■ STATED EXERCISE:
Pull out each line of the records below that contains the word "vertically", and copy those lines.

Stored data entries

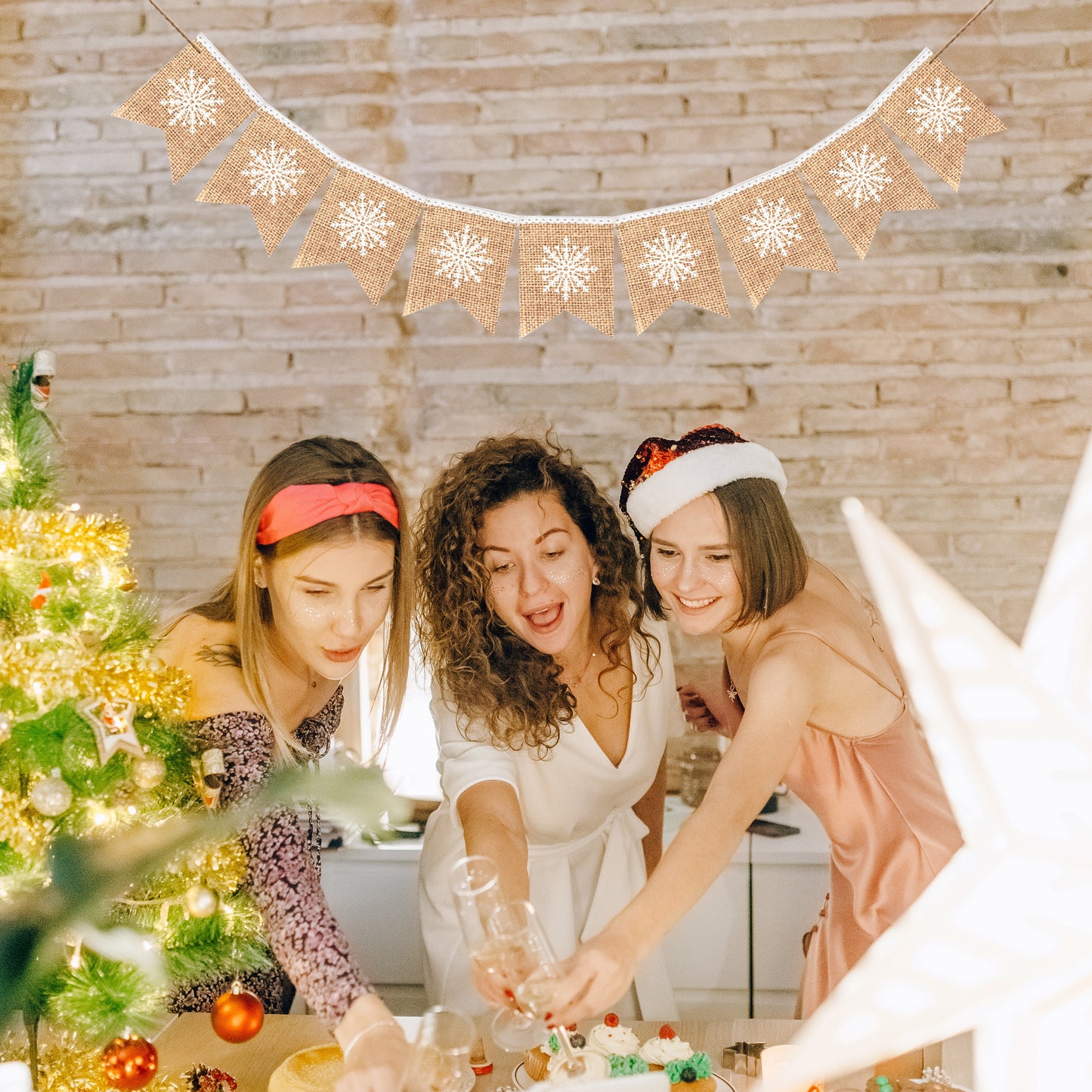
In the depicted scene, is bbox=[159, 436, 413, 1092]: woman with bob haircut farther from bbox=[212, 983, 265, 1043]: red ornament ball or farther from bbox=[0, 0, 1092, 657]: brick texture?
bbox=[0, 0, 1092, 657]: brick texture

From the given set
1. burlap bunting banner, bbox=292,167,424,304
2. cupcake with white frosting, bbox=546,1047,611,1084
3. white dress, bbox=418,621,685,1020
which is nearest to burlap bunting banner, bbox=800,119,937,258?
burlap bunting banner, bbox=292,167,424,304

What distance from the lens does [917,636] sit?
2.17ft

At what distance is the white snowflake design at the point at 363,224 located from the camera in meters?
1.88

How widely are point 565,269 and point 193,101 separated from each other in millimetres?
702

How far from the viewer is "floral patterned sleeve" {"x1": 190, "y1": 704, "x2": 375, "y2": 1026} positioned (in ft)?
4.46

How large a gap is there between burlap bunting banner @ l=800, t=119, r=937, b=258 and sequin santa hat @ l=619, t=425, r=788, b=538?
403 mm

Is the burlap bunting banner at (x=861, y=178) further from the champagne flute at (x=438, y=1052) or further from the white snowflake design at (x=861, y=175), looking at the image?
the champagne flute at (x=438, y=1052)

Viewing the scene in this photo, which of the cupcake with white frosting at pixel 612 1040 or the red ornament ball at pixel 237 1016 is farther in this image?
the cupcake with white frosting at pixel 612 1040

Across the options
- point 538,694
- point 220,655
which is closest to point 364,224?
point 220,655

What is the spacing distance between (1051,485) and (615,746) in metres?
1.35

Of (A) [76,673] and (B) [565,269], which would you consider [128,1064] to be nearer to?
(A) [76,673]

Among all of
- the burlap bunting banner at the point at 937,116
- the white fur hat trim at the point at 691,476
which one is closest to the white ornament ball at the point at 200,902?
the white fur hat trim at the point at 691,476

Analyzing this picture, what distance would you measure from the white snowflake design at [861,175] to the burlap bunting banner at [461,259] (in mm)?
586

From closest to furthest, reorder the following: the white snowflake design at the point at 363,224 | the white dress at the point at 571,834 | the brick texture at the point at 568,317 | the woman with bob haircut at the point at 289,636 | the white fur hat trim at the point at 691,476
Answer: the woman with bob haircut at the point at 289,636 → the white fur hat trim at the point at 691,476 → the white snowflake design at the point at 363,224 → the white dress at the point at 571,834 → the brick texture at the point at 568,317
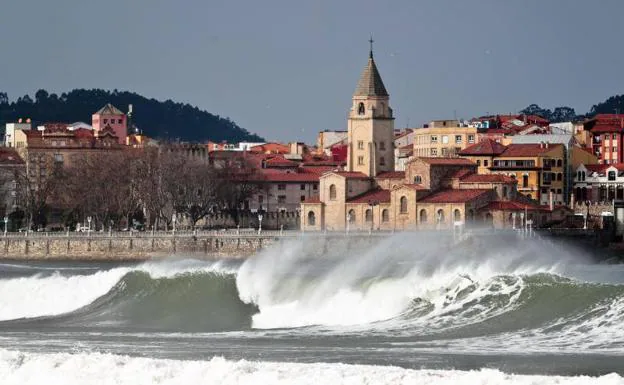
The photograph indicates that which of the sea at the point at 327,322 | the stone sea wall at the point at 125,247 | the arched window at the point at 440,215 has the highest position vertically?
the arched window at the point at 440,215

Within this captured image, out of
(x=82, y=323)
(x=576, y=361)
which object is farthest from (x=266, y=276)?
(x=576, y=361)

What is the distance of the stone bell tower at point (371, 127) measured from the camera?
123 m

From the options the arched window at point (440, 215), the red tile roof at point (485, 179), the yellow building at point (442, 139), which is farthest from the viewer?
the yellow building at point (442, 139)

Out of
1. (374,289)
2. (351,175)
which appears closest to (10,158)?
(351,175)

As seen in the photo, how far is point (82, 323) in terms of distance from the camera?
72625mm

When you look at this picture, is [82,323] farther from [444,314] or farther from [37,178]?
[37,178]

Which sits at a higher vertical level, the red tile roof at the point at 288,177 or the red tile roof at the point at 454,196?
the red tile roof at the point at 288,177

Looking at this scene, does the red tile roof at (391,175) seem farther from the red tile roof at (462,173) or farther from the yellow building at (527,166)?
the yellow building at (527,166)

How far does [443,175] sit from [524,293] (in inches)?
1941

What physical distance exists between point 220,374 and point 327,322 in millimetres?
17611

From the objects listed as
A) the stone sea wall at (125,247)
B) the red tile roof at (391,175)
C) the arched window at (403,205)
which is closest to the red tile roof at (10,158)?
the stone sea wall at (125,247)

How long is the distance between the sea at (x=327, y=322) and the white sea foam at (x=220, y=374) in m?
0.05

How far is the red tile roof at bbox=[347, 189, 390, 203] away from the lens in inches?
4654

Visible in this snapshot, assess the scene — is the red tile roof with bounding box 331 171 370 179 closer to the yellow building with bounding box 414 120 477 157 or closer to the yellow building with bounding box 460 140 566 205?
the yellow building with bounding box 460 140 566 205
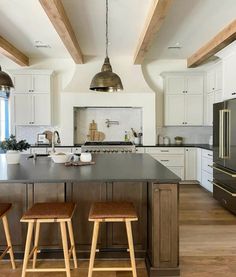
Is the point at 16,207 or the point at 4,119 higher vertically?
the point at 4,119

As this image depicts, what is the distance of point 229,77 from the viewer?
4473mm

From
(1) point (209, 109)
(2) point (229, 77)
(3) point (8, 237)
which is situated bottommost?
(3) point (8, 237)

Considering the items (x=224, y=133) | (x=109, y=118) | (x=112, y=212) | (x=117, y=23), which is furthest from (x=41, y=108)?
(x=112, y=212)

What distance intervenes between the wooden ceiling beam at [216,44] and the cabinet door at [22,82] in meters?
3.49

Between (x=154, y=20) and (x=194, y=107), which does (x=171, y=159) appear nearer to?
(x=194, y=107)

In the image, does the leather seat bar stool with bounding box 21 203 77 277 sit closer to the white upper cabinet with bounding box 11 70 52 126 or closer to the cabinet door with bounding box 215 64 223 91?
the white upper cabinet with bounding box 11 70 52 126

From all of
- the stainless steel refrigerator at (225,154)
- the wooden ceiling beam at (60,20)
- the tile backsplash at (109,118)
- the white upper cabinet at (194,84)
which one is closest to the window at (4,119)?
the tile backsplash at (109,118)

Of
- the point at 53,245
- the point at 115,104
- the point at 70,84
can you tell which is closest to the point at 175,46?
the point at 115,104

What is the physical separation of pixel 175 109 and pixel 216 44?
6.43ft

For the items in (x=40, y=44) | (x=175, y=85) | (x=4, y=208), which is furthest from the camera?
(x=175, y=85)

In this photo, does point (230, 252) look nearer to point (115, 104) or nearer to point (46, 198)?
point (46, 198)

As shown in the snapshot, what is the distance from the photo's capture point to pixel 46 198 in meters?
2.65

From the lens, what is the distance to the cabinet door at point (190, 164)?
586 cm

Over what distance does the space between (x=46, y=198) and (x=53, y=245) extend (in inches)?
19.0
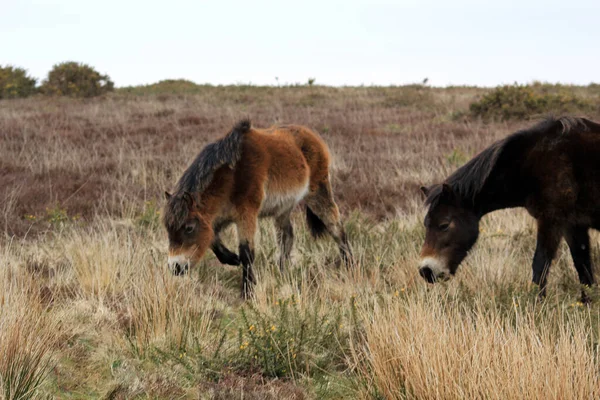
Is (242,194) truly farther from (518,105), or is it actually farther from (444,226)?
(518,105)

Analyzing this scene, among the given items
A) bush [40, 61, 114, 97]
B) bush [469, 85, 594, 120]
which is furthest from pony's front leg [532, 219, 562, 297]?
bush [40, 61, 114, 97]

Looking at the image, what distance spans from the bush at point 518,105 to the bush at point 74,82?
749 inches

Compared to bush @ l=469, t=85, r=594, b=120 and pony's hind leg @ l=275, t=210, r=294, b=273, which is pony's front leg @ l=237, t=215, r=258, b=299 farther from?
bush @ l=469, t=85, r=594, b=120

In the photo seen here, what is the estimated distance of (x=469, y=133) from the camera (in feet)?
52.9

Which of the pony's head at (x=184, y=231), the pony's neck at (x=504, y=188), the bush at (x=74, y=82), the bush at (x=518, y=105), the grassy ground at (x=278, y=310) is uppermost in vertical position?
the bush at (x=74, y=82)

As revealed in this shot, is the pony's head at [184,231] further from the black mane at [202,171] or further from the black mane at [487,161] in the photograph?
the black mane at [487,161]

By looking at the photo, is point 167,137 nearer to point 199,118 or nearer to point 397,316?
point 199,118

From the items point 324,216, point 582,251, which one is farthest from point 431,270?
point 324,216

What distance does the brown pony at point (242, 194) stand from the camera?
5.08 m

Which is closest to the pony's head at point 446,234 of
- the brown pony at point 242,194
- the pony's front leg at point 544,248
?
the pony's front leg at point 544,248

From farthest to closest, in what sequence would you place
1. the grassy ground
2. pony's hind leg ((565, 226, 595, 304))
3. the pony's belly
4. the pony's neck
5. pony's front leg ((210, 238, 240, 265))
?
1. the pony's belly
2. pony's front leg ((210, 238, 240, 265))
3. pony's hind leg ((565, 226, 595, 304))
4. the pony's neck
5. the grassy ground

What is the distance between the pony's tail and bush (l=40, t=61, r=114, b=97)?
23.6 meters

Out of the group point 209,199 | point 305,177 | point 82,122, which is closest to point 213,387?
point 209,199

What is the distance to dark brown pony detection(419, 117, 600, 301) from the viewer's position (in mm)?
4465
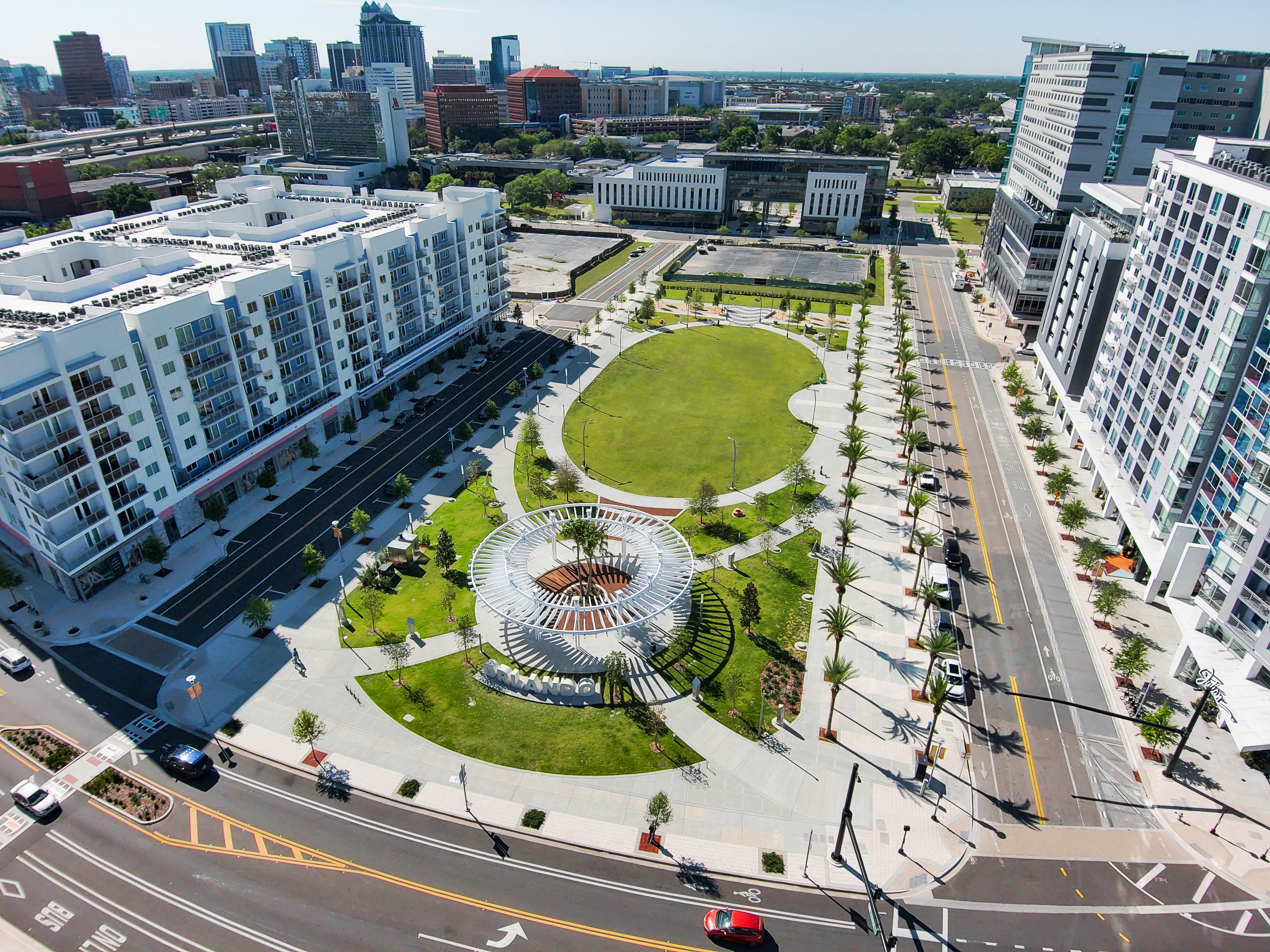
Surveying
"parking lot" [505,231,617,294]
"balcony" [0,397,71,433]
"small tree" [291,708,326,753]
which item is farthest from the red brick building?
"small tree" [291,708,326,753]

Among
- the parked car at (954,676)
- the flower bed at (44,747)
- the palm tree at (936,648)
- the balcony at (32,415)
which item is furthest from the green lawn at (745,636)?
the balcony at (32,415)

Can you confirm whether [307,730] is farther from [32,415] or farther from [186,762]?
[32,415]

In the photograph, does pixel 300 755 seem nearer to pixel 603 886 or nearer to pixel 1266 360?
pixel 603 886

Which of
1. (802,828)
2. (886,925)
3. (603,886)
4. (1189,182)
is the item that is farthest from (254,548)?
(1189,182)

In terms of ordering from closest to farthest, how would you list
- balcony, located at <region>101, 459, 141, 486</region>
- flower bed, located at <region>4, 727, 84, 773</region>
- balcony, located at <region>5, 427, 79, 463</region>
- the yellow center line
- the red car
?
1. the red car
2. the yellow center line
3. flower bed, located at <region>4, 727, 84, 773</region>
4. balcony, located at <region>5, 427, 79, 463</region>
5. balcony, located at <region>101, 459, 141, 486</region>

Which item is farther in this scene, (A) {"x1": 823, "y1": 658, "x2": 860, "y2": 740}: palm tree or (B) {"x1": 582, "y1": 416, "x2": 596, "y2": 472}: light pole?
(B) {"x1": 582, "y1": 416, "x2": 596, "y2": 472}: light pole

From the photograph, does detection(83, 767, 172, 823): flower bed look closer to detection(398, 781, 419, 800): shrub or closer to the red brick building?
detection(398, 781, 419, 800): shrub
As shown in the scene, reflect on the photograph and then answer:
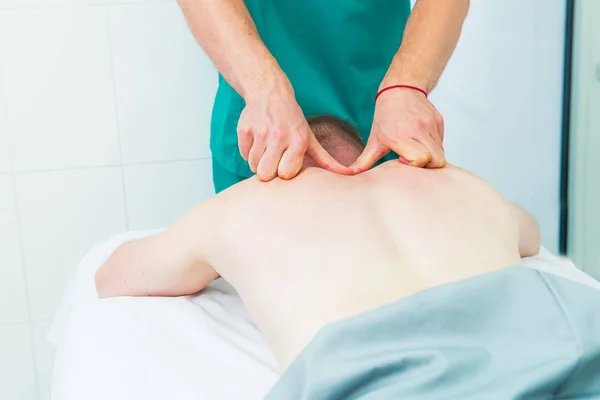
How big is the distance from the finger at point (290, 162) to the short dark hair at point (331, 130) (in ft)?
0.60

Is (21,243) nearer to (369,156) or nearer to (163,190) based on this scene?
(163,190)

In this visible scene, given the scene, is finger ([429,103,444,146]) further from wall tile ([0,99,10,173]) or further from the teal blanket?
wall tile ([0,99,10,173])

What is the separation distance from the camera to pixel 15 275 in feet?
6.47

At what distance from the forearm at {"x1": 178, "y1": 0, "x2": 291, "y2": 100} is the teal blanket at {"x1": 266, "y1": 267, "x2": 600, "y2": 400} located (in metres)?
0.55

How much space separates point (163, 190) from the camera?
199cm

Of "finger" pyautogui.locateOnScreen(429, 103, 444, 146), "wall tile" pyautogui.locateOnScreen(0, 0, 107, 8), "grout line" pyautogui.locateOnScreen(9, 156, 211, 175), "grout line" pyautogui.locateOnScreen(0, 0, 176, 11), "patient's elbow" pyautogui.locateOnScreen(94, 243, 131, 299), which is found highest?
"wall tile" pyautogui.locateOnScreen(0, 0, 107, 8)

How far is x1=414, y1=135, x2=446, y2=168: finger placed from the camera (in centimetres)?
121

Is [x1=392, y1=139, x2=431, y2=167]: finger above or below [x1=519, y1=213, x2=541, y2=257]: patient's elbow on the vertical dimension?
above

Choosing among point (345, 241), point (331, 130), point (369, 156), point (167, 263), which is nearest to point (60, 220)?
point (167, 263)

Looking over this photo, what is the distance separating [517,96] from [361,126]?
2.61ft

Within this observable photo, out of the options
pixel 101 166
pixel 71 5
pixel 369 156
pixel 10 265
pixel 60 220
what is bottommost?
pixel 10 265

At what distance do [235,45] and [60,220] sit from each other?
903 mm

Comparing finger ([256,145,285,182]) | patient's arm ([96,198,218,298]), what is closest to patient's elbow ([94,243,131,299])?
patient's arm ([96,198,218,298])

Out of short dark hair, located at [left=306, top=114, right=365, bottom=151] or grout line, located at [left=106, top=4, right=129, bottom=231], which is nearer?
short dark hair, located at [left=306, top=114, right=365, bottom=151]
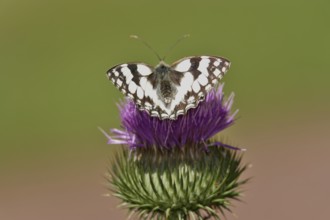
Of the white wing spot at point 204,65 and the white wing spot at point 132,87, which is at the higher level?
the white wing spot at point 204,65

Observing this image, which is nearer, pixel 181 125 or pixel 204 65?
pixel 204 65

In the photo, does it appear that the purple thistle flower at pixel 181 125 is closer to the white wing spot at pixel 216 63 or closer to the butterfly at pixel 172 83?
the butterfly at pixel 172 83

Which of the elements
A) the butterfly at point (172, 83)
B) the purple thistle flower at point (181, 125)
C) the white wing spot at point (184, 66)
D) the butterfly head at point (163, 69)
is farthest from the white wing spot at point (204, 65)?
the purple thistle flower at point (181, 125)

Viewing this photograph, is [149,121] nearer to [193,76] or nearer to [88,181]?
[193,76]

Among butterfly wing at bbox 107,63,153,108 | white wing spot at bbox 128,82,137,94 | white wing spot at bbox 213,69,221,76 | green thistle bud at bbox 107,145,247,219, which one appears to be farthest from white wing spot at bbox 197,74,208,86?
green thistle bud at bbox 107,145,247,219

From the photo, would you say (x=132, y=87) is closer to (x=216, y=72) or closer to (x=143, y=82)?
(x=143, y=82)

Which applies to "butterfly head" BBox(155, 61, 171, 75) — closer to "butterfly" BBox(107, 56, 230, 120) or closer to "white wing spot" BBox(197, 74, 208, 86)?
"butterfly" BBox(107, 56, 230, 120)

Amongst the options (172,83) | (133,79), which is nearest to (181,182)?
(172,83)
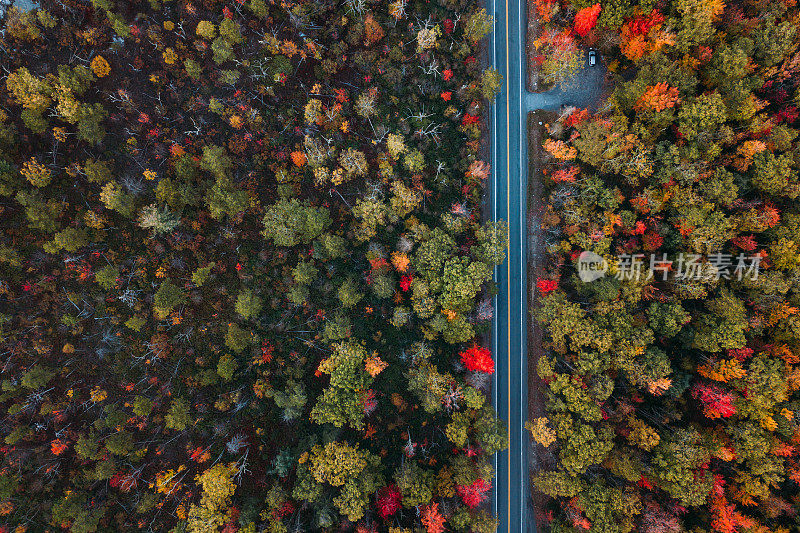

■ TASK ANSWER:
The photograph indicates that which of the sea at the point at 327,322 | the stone sea wall at the point at 125,247 | the arched window at the point at 440,215 has the highest position vertically?
Is the point at 16,207 or the point at 4,119 higher vertically?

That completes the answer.